The report estimates how much graduates can expect to earn after attending university, compared with those who do not go to university. It uses data, generated in collaboration with the Department for Education, that links school, university and tax records for everyone who took their GCSEs in England from 2002 to 2007.
In response to the report, Molly Morgan Jones, Director of Policy & Engagement at the British Academy, said:
The latest report by the IFS provides a balanced analysis of LEO data and reveals the limitations of earnings data in assessing the value of higher education. The report reinforces findings from previous analysis that creative arts graduates earn less at the beginning of their careers. But, as the IFS makes clear, subject is not the best predictor of graduate earnings – indeed there are other key factors at play, including gender, upbringing, region and prior attainment.
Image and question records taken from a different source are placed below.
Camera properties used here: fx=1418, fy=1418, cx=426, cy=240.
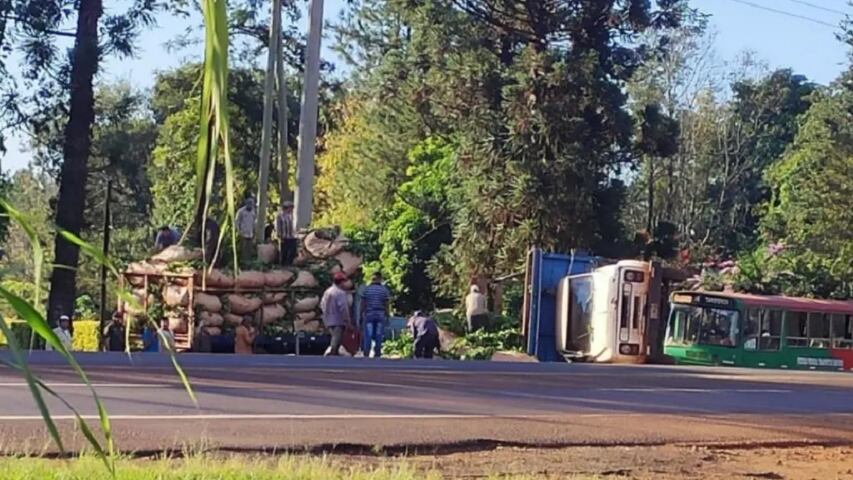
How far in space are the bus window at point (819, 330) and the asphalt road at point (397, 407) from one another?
61.4ft

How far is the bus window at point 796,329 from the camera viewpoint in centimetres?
3653

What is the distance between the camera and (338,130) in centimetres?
6178

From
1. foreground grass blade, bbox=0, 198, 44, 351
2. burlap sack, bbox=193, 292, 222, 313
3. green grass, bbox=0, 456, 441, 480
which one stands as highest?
foreground grass blade, bbox=0, 198, 44, 351

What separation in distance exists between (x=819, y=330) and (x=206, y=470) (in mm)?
32212

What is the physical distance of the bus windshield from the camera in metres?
35.2

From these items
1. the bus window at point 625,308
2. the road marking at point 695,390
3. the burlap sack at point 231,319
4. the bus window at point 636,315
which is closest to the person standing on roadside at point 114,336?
the burlap sack at point 231,319

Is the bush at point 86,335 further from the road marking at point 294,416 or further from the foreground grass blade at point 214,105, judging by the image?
the foreground grass blade at point 214,105

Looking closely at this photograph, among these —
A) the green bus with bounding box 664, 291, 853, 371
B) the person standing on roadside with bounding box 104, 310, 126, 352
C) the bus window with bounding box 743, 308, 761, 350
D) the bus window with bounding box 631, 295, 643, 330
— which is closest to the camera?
the person standing on roadside with bounding box 104, 310, 126, 352

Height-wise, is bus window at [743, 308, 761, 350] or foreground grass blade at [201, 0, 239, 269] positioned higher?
foreground grass blade at [201, 0, 239, 269]

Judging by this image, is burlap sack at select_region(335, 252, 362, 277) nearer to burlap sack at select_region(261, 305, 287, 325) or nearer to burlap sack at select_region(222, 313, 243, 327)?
burlap sack at select_region(261, 305, 287, 325)

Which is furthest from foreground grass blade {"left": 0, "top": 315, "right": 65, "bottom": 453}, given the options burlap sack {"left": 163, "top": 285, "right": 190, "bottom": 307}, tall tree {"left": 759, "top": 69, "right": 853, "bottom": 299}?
tall tree {"left": 759, "top": 69, "right": 853, "bottom": 299}

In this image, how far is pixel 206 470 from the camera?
7.23 meters

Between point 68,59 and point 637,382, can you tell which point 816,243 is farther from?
point 637,382

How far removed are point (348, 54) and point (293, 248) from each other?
4081 cm
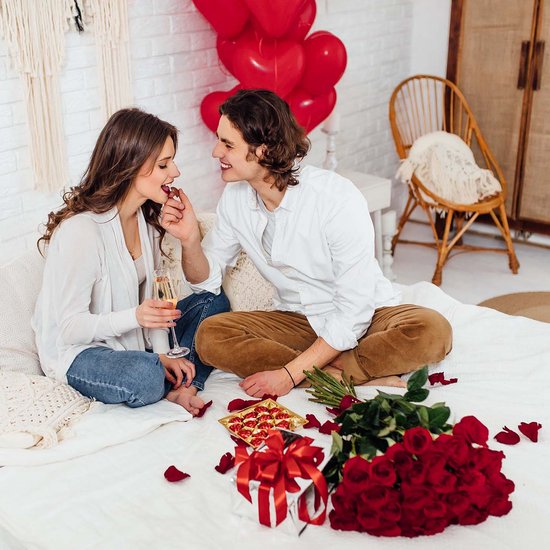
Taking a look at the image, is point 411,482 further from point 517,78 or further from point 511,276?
point 517,78

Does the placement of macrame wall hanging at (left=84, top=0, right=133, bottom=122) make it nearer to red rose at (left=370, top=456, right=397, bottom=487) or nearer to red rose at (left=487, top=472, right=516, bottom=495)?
red rose at (left=370, top=456, right=397, bottom=487)

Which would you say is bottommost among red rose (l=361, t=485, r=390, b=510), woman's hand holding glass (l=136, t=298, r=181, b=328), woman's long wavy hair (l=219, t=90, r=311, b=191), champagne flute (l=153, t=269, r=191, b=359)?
red rose (l=361, t=485, r=390, b=510)

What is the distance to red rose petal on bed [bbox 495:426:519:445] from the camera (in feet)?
6.21

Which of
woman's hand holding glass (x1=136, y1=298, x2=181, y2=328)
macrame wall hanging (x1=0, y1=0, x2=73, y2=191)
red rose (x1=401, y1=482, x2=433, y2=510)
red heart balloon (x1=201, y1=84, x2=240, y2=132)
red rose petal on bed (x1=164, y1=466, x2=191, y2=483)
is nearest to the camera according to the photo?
red rose (x1=401, y1=482, x2=433, y2=510)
In any case, we agree with the Universities Minister that earnings are not everything and salaries alone cannot accurately reflect the true value of a particular course.
Moving forward, if we are to tackle the pressing challenges of our age, from climate change to Brexit, we will need graduates with skills and experience in a range of disciplines. This must begin at school with a broad and balanced curriculum, especially at A-level, where subject choice has become far too narrow.